The INR 18,300 crore Paytm IPO would offer shares at a price range of INR 2,080-2,150 per share. On November 10th, the subscription will come to an end.

The business plans to begin trading on the stock exchanges a week later.

Sharma said, “There is a global macro towards India right now (listed or private). This is the age and time of India. If 2010-2020 was for Asia at large, China and Japan and others, 2021-2030 is 100% for India. Whether you're a private company, young startup or potentially (looking) to list, this is the time the world is going to give you money”.

Paytm's president and global chief financial officer, Madhur Deora, also stated that the business is likely to seek long-term investors for its anchor placement, as opposed to those looking for a rapid profit following the IPO.

Paytm will continue to pursue expansion, according to Sharma and Deora, but it will be Paytm's “efficient growth”.

Deora said, “Investors understand that for technology companies to create very large outcomes they cannot manage them quarter-on-quarter, whether private or public.
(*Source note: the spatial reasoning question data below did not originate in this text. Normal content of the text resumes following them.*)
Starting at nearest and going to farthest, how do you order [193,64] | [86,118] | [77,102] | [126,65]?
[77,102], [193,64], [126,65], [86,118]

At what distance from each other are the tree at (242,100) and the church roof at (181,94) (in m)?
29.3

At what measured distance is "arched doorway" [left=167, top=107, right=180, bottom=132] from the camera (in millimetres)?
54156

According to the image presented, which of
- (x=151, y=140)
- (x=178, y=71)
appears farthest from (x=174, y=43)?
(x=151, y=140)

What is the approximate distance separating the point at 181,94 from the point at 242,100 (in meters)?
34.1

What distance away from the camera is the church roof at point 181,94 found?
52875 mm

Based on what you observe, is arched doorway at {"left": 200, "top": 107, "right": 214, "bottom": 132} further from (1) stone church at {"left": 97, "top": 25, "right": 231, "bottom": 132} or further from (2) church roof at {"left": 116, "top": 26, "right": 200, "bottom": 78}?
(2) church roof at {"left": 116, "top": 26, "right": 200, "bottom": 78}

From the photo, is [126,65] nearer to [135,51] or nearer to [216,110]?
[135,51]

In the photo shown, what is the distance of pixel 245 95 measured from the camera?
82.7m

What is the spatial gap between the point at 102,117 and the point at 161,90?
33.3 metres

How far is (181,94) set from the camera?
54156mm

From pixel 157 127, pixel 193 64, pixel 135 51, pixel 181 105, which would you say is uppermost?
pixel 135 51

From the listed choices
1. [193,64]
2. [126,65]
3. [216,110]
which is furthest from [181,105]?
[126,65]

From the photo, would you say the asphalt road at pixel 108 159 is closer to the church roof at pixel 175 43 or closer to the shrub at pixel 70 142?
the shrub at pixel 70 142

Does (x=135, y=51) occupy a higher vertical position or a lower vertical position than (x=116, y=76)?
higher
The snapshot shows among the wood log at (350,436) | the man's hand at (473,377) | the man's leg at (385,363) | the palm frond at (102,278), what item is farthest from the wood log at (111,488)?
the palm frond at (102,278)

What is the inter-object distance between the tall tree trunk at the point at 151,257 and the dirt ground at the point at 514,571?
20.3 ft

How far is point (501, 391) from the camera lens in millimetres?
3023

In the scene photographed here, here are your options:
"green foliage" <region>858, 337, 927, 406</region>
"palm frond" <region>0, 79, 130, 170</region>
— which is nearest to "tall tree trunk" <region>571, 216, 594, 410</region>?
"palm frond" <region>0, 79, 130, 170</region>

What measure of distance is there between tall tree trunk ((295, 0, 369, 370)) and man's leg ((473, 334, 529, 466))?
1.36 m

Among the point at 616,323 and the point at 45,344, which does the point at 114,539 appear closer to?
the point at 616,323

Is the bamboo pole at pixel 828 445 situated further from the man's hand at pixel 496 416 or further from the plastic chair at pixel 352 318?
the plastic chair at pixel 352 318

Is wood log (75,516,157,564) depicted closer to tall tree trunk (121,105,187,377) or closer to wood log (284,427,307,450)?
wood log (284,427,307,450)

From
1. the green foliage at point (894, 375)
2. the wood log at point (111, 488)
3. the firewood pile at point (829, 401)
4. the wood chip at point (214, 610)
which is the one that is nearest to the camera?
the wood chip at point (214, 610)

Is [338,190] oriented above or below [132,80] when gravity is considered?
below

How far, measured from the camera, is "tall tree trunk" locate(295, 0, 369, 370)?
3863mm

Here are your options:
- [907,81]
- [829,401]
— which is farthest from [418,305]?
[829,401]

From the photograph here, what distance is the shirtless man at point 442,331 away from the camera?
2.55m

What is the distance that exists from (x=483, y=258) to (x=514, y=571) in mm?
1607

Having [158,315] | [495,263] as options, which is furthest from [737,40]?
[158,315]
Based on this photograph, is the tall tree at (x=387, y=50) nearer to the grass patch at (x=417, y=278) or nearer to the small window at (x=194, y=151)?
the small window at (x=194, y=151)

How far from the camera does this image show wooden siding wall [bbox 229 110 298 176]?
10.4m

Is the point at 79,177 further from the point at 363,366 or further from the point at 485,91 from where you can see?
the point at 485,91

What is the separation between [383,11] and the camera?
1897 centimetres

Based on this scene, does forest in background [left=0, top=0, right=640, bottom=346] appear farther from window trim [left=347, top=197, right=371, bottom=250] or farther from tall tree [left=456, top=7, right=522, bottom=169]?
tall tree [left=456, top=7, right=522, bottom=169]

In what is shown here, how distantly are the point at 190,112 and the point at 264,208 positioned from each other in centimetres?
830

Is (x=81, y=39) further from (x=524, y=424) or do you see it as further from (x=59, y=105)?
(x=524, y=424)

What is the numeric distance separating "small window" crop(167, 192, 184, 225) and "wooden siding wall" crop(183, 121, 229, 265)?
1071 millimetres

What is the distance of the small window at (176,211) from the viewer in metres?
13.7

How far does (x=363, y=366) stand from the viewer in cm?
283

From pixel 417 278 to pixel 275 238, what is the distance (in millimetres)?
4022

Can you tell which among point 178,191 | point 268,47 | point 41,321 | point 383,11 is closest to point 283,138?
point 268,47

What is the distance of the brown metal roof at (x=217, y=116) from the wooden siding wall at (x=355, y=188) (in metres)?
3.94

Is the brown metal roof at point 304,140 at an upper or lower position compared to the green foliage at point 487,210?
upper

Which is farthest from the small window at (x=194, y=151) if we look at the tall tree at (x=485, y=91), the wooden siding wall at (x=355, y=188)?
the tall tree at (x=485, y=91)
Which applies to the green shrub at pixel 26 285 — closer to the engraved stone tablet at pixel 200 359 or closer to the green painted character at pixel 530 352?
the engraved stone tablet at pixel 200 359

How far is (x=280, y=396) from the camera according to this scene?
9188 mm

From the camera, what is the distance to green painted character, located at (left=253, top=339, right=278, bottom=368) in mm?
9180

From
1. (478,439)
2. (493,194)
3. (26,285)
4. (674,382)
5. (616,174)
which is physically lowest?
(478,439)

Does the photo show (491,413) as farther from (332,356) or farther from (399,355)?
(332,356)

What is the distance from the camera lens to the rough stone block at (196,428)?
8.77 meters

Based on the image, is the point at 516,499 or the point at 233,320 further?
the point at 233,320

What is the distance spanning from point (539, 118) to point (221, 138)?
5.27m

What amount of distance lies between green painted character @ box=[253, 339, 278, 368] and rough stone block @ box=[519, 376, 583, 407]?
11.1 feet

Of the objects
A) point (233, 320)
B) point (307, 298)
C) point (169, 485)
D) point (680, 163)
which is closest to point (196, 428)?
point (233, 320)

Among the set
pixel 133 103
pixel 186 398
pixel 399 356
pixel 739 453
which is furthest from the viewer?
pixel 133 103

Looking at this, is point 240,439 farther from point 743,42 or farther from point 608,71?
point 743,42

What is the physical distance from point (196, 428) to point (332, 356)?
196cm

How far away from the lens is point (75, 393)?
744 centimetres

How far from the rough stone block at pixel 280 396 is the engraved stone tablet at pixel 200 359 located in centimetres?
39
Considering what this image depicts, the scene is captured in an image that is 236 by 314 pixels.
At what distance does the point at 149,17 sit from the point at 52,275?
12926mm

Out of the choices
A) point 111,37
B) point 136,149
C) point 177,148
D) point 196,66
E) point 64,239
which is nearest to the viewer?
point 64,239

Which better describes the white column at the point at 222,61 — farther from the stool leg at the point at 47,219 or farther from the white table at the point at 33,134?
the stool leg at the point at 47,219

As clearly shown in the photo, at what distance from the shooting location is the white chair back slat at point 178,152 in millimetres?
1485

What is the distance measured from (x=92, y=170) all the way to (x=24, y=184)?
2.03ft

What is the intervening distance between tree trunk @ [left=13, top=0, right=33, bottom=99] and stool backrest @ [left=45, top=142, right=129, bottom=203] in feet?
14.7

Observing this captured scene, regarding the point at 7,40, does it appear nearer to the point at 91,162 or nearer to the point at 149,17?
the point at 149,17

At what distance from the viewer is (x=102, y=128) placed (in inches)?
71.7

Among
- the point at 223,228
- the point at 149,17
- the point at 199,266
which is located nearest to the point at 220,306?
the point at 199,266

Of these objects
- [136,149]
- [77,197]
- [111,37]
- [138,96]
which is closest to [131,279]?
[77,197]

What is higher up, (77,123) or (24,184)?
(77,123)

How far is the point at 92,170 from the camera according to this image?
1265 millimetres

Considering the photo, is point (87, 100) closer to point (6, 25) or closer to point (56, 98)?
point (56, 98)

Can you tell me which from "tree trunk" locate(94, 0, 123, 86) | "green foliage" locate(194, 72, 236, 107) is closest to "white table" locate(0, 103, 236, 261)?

What we are going to do is focus on revenue growth and as efficiently as possible”.

CPPIB of Canada, Alkeon Capital of the United States, and funds run by Morgan Stanley and Goldman Sachs have all shown interest in the IPO. Paytm has also conducted conversations with the Abu Dhabi Investment Authority (ADIA), Singapore's GIC, and BlackRock for an anchor investment position.

Deora said, “We are going to select investors (in anchor slots to the extent possible) who have a track record of being long-term investors. It does not mean we can force them to not sell or anything of that nature, but they have a track record”.

According to Paytm's Red Herring Prospectus (RHP), its operating income increased by 61% year over year to over INR 890 crore in the June quarter.

Payment and financial services, which today account for about 77 % of total revenue, are the company's main sources of income. Paytm reported a loss of INR 382 crore in the June quarter, up from INR 284 crore a year ago.

Sharma stated that the company will continue to pursue expansion by focusing on merchant acquisition and expanding its financial services industry.

Sharma was referring to some of the company's commercial operations, such as ticketing and travel. “We don't and we won't give cashbacks. We are clear about it. It is important to run a prudent, scalable business and to do that we give access to the merchants to sell on our platform”. According to him, the company would not raise money through a pre-IPO placement.

Sharma said, “frankly, we had so much in-bound interest that we could easily have raised a chunk of the capital in a pre-IPO round. But I discussed with Madhur (Deora) and concluded we should give all our investors an equal opportunity to invest in us. The entire offer will open on November 8”.

Following the rise in the amount of Paytm's IPO, the OFS component is now INR 10,000 crore, with Sharma, Alibaba, Elevation Capital, Ant Group, and Soft Bank among the main players selling a portion of their stakes.